**What is asked**
Put everything from the line containing "How far away is the point" down to the end of the records below into a Markdown table, leaving out blank lines. Use the column names Row and Line, numbering each row.

**Records supplied**
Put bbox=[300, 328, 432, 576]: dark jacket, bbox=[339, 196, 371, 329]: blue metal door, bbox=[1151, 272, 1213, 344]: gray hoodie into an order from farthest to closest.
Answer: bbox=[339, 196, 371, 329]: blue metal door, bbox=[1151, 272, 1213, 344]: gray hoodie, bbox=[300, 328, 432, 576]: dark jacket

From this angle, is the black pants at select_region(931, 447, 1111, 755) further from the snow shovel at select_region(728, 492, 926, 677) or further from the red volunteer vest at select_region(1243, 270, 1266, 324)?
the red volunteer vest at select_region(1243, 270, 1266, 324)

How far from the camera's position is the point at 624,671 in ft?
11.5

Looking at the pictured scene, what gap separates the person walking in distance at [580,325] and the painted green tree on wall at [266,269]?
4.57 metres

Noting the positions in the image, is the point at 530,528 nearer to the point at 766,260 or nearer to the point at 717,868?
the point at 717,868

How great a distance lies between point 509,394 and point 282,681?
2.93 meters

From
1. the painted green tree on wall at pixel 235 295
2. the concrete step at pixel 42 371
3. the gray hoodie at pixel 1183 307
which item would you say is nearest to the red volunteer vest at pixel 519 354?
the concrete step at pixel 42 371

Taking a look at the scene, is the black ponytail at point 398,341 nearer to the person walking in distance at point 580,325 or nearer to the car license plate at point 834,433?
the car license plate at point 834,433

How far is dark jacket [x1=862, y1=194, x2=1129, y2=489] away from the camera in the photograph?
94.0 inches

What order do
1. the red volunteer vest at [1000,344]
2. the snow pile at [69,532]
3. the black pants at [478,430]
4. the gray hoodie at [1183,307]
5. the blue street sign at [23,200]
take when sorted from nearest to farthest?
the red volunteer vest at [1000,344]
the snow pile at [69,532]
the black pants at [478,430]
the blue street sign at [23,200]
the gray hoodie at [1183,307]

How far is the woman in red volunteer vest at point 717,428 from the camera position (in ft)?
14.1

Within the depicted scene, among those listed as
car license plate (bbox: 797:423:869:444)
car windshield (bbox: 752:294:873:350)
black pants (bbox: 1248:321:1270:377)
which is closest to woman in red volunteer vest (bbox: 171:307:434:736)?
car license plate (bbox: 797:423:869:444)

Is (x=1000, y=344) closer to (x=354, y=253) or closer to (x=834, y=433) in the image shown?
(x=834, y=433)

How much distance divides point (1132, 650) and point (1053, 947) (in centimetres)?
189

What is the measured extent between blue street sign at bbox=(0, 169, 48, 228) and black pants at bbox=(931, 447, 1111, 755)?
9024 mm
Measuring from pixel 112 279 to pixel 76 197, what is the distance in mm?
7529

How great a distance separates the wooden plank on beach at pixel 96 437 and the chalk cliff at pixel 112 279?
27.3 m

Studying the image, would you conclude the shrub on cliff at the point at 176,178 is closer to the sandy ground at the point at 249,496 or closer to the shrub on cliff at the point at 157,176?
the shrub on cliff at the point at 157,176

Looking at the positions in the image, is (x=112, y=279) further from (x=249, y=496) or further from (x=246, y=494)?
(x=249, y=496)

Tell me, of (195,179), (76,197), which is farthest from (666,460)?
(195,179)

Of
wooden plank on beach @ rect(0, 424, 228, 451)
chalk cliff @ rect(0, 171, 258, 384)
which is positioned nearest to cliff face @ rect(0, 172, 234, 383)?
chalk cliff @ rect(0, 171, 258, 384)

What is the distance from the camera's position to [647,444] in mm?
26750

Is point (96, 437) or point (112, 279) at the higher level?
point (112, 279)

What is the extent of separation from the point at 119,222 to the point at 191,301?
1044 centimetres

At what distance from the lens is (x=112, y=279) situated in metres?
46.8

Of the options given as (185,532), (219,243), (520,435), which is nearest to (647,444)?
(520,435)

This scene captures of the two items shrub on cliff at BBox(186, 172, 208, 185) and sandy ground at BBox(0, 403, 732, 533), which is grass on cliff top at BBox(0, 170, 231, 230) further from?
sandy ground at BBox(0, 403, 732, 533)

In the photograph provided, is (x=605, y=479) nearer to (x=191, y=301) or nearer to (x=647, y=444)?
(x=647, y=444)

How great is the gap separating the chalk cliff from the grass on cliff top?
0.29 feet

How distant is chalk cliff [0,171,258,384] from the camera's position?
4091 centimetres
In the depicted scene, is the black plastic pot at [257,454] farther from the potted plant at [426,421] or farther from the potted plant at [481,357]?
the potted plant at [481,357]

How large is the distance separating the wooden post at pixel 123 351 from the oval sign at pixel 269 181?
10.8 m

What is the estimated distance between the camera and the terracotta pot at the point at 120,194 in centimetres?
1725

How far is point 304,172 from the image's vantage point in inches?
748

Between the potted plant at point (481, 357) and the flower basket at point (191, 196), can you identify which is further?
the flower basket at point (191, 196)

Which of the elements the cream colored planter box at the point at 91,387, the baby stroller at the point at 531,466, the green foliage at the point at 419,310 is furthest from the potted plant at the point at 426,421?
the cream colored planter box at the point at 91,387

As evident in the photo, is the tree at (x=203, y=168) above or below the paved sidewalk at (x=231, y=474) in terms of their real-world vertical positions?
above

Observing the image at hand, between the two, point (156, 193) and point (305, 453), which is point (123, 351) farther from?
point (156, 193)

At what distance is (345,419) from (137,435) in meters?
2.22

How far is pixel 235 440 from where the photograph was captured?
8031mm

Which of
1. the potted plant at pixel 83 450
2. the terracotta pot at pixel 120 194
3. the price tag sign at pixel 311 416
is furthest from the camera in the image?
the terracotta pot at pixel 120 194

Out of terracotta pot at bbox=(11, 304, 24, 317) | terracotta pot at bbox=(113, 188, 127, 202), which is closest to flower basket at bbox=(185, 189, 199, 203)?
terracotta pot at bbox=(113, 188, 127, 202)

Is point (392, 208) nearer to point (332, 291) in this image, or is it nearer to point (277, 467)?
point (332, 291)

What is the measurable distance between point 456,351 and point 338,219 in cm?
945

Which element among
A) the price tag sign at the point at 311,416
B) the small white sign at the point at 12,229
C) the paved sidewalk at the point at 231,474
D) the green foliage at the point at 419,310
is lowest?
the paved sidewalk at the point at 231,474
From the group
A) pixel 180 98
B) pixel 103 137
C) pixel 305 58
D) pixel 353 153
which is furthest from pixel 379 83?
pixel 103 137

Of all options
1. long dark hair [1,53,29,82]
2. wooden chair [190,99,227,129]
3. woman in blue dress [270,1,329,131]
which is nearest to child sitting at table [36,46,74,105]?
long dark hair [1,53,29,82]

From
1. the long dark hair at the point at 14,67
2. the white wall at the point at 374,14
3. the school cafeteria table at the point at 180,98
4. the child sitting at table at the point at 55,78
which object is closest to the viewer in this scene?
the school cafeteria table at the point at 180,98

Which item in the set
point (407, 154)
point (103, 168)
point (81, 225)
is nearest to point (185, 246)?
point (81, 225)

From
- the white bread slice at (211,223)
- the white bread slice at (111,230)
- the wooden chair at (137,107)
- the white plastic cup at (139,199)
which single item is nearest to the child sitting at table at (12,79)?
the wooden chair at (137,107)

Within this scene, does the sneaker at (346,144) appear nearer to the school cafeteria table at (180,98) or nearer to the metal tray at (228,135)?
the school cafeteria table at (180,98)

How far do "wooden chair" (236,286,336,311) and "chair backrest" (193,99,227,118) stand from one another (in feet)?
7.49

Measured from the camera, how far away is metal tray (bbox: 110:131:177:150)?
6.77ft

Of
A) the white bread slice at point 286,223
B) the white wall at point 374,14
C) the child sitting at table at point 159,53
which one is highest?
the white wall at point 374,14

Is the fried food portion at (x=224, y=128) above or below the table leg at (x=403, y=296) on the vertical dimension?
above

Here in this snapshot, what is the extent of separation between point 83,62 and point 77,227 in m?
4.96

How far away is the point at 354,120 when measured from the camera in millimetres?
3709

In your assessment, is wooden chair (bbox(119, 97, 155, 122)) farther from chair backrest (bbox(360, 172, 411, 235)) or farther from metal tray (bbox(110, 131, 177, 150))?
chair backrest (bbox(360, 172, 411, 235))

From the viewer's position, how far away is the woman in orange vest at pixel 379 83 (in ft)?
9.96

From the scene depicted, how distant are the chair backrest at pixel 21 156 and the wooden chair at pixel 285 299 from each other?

**Correct answer**
| Row | Line |
|---|---|
| 1 | How far away is the point at 354,120 when measured from the camera in millimetres? |
| 2 | 3709 |
| 3 | In your assessment, is wooden chair (bbox(119, 97, 155, 122)) farther from chair backrest (bbox(360, 172, 411, 235)) or farther from metal tray (bbox(110, 131, 177, 150))? |
| 4 | chair backrest (bbox(360, 172, 411, 235)) |
| 5 | From the viewer's position, how far away is the woman in orange vest at pixel 379 83 (in ft)? |
| 6 | 9.96 |
| 7 | From the scene depicted, how distant are the chair backrest at pixel 21 156 and the wooden chair at pixel 285 299 from each other? |